Bob, I've been following you for almost a year and have posted only a few times, but I wanted you to know I am thinking about you every day while you go through your most recent treatment.
You are a survivor to beat all survivors of this disease! A champion to many of us with kidney cancer. God bless you for letting us into your "home" and treatment since you were diagnosed. I believe it has helped many hundreds face the disease with courage.
Hi xyzab, I cannot really add much more to jackie,s comments other than I rely on ice lollies to see me through at the moment. I wish your mum well and hope she can persevere with the Sutent. Eat as and when she likes and whatever she can manage and above all drink plenty. regular visits to her own doctor to keep a check on all side effects.
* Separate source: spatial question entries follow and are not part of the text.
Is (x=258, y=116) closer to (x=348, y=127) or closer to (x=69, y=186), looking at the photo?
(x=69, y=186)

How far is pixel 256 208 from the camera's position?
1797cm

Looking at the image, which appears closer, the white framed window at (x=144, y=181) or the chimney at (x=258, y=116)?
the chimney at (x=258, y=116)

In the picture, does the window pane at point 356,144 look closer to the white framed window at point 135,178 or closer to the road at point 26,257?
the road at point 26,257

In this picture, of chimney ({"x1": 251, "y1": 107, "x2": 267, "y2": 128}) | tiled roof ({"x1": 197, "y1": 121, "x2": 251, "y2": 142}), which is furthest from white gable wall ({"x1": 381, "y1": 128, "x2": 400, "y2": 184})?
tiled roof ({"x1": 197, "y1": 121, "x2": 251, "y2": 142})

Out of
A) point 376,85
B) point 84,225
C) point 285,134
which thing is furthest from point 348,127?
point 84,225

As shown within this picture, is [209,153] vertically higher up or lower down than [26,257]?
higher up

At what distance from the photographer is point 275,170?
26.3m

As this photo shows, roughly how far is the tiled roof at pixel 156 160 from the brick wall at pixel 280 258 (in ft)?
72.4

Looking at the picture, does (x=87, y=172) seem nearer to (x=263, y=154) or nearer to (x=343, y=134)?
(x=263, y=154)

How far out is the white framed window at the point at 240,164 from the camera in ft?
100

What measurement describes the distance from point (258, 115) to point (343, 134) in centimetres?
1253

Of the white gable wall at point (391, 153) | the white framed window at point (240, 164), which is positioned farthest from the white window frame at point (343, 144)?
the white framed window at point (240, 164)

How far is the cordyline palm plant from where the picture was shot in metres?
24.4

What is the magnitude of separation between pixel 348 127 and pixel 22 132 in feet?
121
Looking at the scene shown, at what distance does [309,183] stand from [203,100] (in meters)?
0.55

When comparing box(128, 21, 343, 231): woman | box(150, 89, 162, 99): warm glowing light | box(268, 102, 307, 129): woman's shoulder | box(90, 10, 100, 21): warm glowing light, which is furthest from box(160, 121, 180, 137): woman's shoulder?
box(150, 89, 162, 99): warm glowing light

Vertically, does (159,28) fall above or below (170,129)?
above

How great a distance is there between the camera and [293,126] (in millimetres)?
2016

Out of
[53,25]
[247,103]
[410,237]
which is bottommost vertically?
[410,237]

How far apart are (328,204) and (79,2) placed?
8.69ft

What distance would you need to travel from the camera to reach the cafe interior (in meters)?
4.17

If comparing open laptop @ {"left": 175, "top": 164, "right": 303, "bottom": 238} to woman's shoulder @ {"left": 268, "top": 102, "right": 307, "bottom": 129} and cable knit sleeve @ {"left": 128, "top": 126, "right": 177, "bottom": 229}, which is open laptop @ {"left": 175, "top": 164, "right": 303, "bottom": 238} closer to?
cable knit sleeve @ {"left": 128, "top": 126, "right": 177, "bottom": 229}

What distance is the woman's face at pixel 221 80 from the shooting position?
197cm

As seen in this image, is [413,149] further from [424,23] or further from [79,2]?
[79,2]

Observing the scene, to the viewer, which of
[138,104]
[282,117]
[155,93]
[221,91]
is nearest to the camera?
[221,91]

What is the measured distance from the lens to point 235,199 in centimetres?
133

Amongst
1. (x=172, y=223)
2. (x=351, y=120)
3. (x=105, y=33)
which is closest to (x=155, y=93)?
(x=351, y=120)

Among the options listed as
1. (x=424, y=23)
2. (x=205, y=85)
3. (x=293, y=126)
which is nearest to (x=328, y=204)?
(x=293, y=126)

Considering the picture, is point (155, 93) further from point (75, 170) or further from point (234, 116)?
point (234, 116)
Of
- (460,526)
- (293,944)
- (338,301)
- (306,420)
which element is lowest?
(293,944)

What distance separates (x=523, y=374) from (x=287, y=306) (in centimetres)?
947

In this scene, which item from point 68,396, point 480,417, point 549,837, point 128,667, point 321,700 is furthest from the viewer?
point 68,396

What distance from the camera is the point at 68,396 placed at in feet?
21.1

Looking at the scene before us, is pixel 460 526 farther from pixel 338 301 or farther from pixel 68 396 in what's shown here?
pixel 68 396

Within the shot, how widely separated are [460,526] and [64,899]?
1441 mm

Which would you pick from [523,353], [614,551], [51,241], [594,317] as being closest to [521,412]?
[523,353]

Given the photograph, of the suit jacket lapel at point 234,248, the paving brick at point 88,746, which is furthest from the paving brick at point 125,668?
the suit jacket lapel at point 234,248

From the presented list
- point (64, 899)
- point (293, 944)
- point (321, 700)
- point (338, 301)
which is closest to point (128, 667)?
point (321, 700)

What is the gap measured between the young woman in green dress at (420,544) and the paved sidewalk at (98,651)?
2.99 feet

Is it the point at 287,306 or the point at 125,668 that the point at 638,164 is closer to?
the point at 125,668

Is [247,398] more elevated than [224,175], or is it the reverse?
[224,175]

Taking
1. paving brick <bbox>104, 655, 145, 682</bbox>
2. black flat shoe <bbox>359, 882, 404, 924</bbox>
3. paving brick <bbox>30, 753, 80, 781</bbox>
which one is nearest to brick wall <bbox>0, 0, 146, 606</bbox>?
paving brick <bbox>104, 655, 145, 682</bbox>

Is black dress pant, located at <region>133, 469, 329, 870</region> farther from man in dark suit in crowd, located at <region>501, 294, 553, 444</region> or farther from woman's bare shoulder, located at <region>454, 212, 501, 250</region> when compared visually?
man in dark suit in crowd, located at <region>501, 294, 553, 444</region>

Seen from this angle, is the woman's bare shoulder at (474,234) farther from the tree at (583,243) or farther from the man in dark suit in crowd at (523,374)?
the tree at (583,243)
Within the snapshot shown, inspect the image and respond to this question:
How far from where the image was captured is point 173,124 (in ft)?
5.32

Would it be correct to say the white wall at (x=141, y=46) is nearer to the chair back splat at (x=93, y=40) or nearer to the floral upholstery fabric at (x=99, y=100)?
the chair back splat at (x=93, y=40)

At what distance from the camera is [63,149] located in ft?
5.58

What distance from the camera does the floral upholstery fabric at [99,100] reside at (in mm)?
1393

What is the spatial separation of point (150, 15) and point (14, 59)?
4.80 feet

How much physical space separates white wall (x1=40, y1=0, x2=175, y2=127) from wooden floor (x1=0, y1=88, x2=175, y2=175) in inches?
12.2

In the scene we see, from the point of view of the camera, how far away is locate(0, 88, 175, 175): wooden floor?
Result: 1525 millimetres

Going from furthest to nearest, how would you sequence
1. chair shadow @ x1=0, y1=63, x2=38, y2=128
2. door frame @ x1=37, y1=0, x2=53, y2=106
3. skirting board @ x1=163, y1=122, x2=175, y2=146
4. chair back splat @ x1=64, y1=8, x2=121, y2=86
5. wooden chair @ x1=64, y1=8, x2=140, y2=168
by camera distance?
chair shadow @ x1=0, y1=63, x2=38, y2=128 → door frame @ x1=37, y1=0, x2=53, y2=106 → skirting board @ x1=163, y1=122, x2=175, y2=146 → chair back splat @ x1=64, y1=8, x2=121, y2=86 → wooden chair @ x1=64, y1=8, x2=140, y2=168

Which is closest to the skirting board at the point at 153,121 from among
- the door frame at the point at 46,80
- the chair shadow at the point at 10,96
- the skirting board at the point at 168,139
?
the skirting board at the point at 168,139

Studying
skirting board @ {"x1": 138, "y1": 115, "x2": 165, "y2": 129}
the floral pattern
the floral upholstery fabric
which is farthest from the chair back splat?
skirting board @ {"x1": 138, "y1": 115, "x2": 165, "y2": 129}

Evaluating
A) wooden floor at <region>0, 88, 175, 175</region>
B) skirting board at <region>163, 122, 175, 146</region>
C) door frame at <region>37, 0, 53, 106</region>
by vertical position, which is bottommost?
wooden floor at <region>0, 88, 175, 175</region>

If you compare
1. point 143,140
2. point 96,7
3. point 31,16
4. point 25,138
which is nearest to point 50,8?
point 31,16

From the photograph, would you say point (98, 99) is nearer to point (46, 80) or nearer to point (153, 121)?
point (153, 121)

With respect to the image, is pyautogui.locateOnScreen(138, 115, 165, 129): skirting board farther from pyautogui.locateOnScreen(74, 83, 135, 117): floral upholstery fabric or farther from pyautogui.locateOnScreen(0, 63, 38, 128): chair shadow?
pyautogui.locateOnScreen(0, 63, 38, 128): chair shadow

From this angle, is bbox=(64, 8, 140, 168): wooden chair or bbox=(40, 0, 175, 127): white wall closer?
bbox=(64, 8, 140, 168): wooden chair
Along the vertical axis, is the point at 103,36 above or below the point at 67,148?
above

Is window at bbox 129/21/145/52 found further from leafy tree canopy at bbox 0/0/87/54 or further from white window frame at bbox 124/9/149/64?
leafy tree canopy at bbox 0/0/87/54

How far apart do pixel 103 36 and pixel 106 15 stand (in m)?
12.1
Hi Marcny and thanks for your kind comments. If only one person is helped by reading my blog I am very happy. I do like to push the boundarys and refuse to give in until I really have too.
Today we have a meeting with my brain radiologist to discuss how treatment is going followed by another round of brain zapping. The actual treatment only takes 5 minutes so we will not be there too long. I have really started to notice that when machine is on, I get a blue "electrical impulse" like haze flash across my eyes, although they are shut. a bit weird to say the least. Kate has woken in a fine mood considering she was not coping very well last night. Linda had a long chat with her and it seems to have helped. Anyway, gotta go again to London. Hope you are all well.
Thanks jackie il try that ,il tell her it gets easier as she goes on i will call in after work i have spoke to her she seems a bit happier today . thanks for your surport hope bob is well ,
Another long day in London with mixed emotions. We had a good chat with the brain radiologist and he pulled no punches in telling me how I was likely t feel over the next few weeks and reluctantly I have agreed to go on steroids. He said the treatment would probably slow my brain down, and then he said sums such as 134 divided by six plus the square root of 16 would be hard to work out. I didn't have the heart to tell him I would not have been able to do that even before the Cancer. I also asked whether more whole brain radiotherapy would be an option but the answer was no, mainly because the cancer else where in the body would normally get you before the head mets rears up again. but also because of the risk of "overcooking" the brain. I must admit my brain feels well done to burning tonight. He said the steroids might make me hyper (poor Linda and Kate). One thing for sure, from what he is saying the risks of full brain radiotherapy are well worth it because of the active cells in my brain stem which would kill me sooner rather than later without treatment. I must say he did not sound so positive today as last time. Now skyping sally so must go, keep well everyone x
Dear Bob, Sending you and your lovely family lots of love and (((((((((((((hugs))))))))) you are amazing, hang on in there, If the steroids make you too hyper I always have a kitchen that needs painting lol, Seriously I hope that this week gets better for you. My love and more (((HUGS))) Quill xxx
Sir Bob, hope you can take the steroids in the mornings.....I had a nasty reaction to an antibiotic (blue lights, oxygen, you get the picture) and had a lot of steroids late at night in A&E, wasn't till much later I realised why I didn't sleep at all!
Keep that chin up, my love and hugs to you and the family too.....
I had a fair nights sleep for the first few hours but then awoke and could not sleep. No nasty blue images or bad dreams though so that's good. Of course its early days yet but I'm only on a short ten day course so should finish a day or two after the treatment. Julies turn to take me in this morning so better get ready, must get my hair done, ooops no need its falling out, only joking, it is thinning but hanging on by a thread,(or hair). The Ondansetron tablets have settled down the sickness a great deal and have also stopped the diarrhoea in its tracks. In fact now it has gone the other way and I will need to call in dynarod to clear the blockage by the time I'm done. Have a good day x
Bob, just dropping by to send you some hugs 'n' stuff. Like a broken down record I know, but your courage, and sense of humour, is just something else. You're an absolute star.